La startup toulousaine, qui déploie un réseau bas débit pour l’Internet des objets, a convaincu ses actionnaires historiques mais aussi des industriels tels que GDF Suez, Air Liquide, Eutelsat et les opérateurs Telefonica, SK Telekom et NTT Docomo, d'investir 81 millions d’euros dans son développement. Un tour de table initial qui pourra se compléter jusqu'à 100 millions dans les mois à venir. L’ex-patronne d’Areva, qui préside le conseil d’administration de Sigfox depuis avril dernier, a joué un rôle déterminant dans cette levée de fonds record pour une startup française. Elle raconte les coulisses de l’opération.

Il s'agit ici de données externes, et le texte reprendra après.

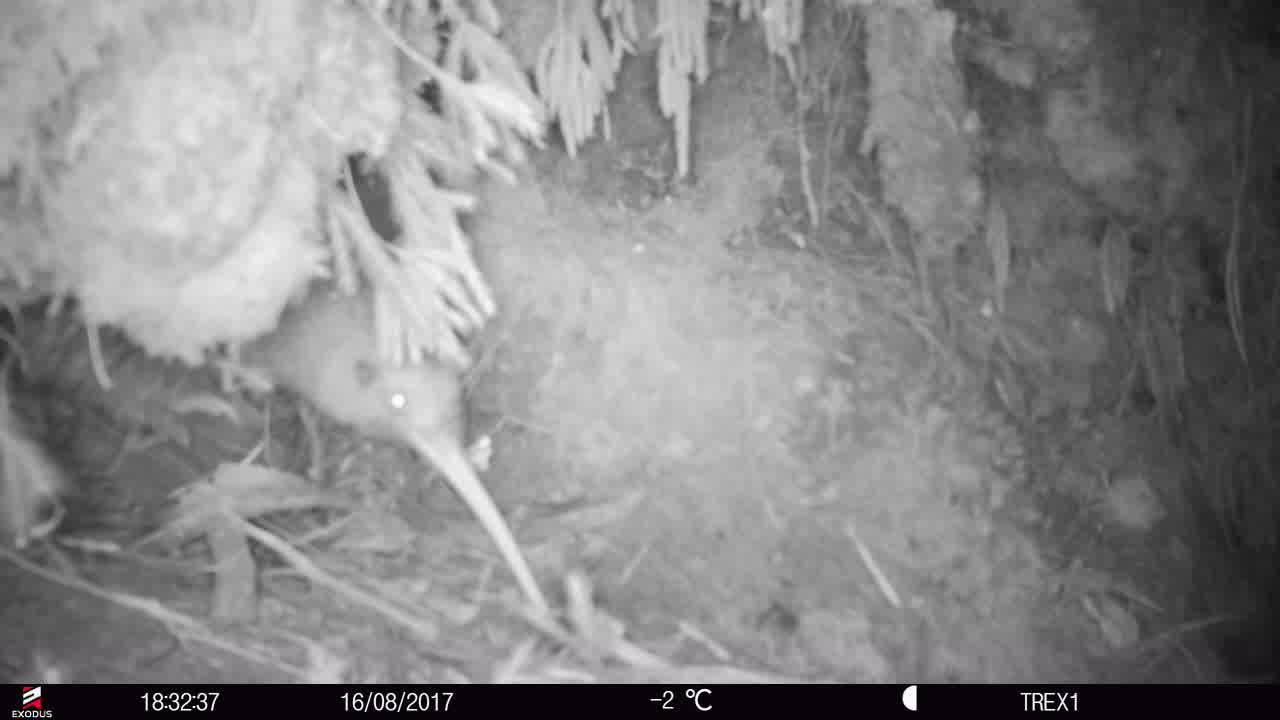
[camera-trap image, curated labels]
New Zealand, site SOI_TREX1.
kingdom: Animalia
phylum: Chordata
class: Aves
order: Apterygiformes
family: Apterygidae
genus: Apteryx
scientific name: Apteryx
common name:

La Tribune. Comment avez-vous "pitché" et convaincu les investisseurs ?

Anne Lauvergeon. Nous avons pitché les investisseurs avec un business plan solide et une présentation montrant la technologie totalement innovante de Sigfox. Nous ne le disons pas officiellement mais nous présentons Sigfox comme "le Twitter des objets connectés". Notre réseau permet d'envoyer à bas débit des messages courts mais qui veulent dire beaucoup de choses ! Les followers seront peut-être les objets eux-mêmes.

Le pari que nous faisons est que nous entrons dans l'ère où nous connecterons les humains avec les objets et les objets entre eux, alors que les décennies précédentes ont servi à connecter les humains entre eux. Nous faisons le pari du temps en proposant une solution low-cost, dix fois moins chère que celle d'un opérateur mobile, ce qui va faire décoller le marché beaucoup plus vite. C'est une approche assez révolutionnaire.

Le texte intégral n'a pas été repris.